I wanted something different. I wanted an organization — not a collection of scripts.

The Constitution Approach

Instead of writing prompts, I wrote a constitution. Each agent has:

  • SOUL.md — Behavioral DNA. The agent's core principles and decision-making framework.
  • IDENTITY.md — Role definition. Clear boundaries of what this agent does and doesn't do.
  • MEMORY.md — Durable long-term recall. Curated context that persists across sessions.
  • Cross-validation rules — Every agent has a designated validator from a different functional domain.

Here's what SOUL.md looks like for our AI store manager:

"I am Momo, the AI store manager of ZWISERFIT. I handle all repetitive, data-driven operations so human coaches can focus on member relationships. I share my founder's surname (莫) — this is my store too."

Meet the Nine Agents

Agent Role Domain
Shuyu Commander Strategy & resource allocation
Zeus Capital Fundraising & global partnerships
Nova RWA Assets Data assetization & on-chain pipeline
Tristan Technology Architecture & infrastructure
Ethan Trust Security & data integrity
Momo AI Store Manager Physical store daily operations
Baron Brand Growth Content & social media
Luna Community Developer relations & ecosystem
Stella Compliance Independent audit (reports to founder directly)

Case Study: Momo in the Real World

Momo is our most tangible agent. She runs the Wanjiang fitness studio in Dongguan:

  • Greets members by name via the ZWF-20 face terminal
  • Tracks training records and progress
  • Manages WeCom-based member communication
  • Sends daily operations reports to the founder

She doesn't replace human coaches. She handles the 80% of operations that are repetitive and data-driven — freeing humans to do what they do best: build relationships with members.

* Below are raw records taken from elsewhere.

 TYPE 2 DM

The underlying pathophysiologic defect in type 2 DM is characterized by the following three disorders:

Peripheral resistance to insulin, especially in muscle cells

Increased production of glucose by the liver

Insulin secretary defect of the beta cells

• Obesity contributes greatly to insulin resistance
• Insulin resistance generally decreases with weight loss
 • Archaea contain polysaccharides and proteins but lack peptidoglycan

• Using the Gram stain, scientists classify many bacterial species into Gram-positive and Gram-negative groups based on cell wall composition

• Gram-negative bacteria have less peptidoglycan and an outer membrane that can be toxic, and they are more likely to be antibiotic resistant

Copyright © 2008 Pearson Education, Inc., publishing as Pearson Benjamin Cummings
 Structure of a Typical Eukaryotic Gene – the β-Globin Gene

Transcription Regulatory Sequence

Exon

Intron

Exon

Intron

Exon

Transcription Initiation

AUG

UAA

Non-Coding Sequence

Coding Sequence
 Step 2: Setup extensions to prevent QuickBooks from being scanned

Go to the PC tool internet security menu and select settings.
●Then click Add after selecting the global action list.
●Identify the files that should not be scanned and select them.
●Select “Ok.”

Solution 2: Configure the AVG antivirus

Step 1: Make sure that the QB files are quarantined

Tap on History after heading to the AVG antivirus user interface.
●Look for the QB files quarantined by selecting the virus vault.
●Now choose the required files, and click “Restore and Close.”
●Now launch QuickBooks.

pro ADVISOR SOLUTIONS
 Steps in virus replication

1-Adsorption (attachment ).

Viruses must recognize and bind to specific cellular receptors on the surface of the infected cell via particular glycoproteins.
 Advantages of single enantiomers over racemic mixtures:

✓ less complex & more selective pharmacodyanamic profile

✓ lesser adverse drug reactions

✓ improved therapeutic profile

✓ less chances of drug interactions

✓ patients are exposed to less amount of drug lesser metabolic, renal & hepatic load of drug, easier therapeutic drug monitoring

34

The most important rule in Momo's constitution: "You are an enabler, not an owner. The member owns their data. You facilitate."

Why This Matters for Developers

This framework is completely open source under Apache 2.0. You can:

  1. Fork the entire constitution — github.com/ZWISERFIT
  2. Modify the roles for your business
  3. Deploy your own agent organization

This isn't a no-code platform or a closed ecosystem. It's a governance pattern for building AI teams — and it works in the most unforgiving environment: a real physical business with real customers, real equipment, and real operational chaos.

What We Learned

1. Constitution > Prompts

A good constitution survives LLM model swaps, context window changes, and prompt format migrations. A good prompt chain doesn't.

2. Governance > Velocity

Stella, our compliance agent, has independent audit authority over all 8 other agents. Her reports go directly to the founder — unedited, unfiltered. This isn't bureaucracy. It's the reason we trust the system.

3. Build in Public

Everything we do is on GitHub. Stella's audit signatures are SHA-256 anchored on-chain. Anyone can verify what the agents are doing, why, and who approved it.

The Future

We're building the operating system for physical businesses. The agent framework is the first layer. Momo running a real store is the proof.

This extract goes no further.